WHAT IS NEEDED:
Recast the rows below, from the start through the line containing "Answer: 5801 mm", as a Markdown table with a Number column for each line's position and a Text column for the line itself. Skip blank lines.

AVAILABLE RECORDS:
○ ○ ○ ○ ○ ○ ○
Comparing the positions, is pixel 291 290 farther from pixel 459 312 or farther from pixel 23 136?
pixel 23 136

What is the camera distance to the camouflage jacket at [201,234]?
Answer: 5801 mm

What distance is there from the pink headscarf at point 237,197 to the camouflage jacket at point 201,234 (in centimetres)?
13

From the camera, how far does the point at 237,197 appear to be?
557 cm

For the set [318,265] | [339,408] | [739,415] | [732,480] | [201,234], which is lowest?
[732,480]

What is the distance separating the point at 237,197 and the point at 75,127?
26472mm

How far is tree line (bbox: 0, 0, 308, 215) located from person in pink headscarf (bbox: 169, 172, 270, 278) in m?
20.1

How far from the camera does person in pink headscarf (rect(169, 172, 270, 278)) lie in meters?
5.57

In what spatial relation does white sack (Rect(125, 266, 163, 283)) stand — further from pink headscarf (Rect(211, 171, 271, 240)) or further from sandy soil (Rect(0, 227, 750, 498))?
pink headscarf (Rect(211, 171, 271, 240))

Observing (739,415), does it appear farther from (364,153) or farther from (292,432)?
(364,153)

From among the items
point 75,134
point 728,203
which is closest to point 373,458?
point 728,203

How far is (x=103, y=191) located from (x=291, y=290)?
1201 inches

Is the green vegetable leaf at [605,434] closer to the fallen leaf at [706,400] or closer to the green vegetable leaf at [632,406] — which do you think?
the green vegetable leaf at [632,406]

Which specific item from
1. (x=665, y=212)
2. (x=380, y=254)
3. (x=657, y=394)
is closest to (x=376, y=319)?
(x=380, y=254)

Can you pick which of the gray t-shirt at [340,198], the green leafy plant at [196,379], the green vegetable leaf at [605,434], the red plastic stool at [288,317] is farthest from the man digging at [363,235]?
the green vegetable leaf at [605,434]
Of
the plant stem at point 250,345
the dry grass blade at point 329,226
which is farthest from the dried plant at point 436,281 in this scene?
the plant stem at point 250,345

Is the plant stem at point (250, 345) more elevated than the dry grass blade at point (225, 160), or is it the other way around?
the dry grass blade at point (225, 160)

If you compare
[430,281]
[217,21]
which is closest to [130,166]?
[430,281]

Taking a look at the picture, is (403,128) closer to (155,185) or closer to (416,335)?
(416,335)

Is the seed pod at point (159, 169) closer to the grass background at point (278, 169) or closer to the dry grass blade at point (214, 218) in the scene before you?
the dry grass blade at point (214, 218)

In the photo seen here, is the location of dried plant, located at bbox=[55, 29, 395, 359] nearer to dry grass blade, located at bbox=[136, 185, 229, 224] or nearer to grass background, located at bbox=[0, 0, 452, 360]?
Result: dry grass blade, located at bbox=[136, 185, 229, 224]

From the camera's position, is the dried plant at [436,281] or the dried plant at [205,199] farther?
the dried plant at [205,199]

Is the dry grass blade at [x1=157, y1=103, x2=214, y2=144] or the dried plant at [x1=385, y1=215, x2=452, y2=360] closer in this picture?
○ ○ ○ ○ ○ ○ ○
SOLUTION FOR THIS PROBLEM:
| Number | Text |
|---|---|
| 1 | Comparing the positions, is pixel 291 290 farther from pixel 459 312 or farther from pixel 23 136? |
| 2 | pixel 23 136 |
| 3 | What is the camera distance to the camouflage jacket at [201,234]? |
| 4 | Answer: 5801 mm |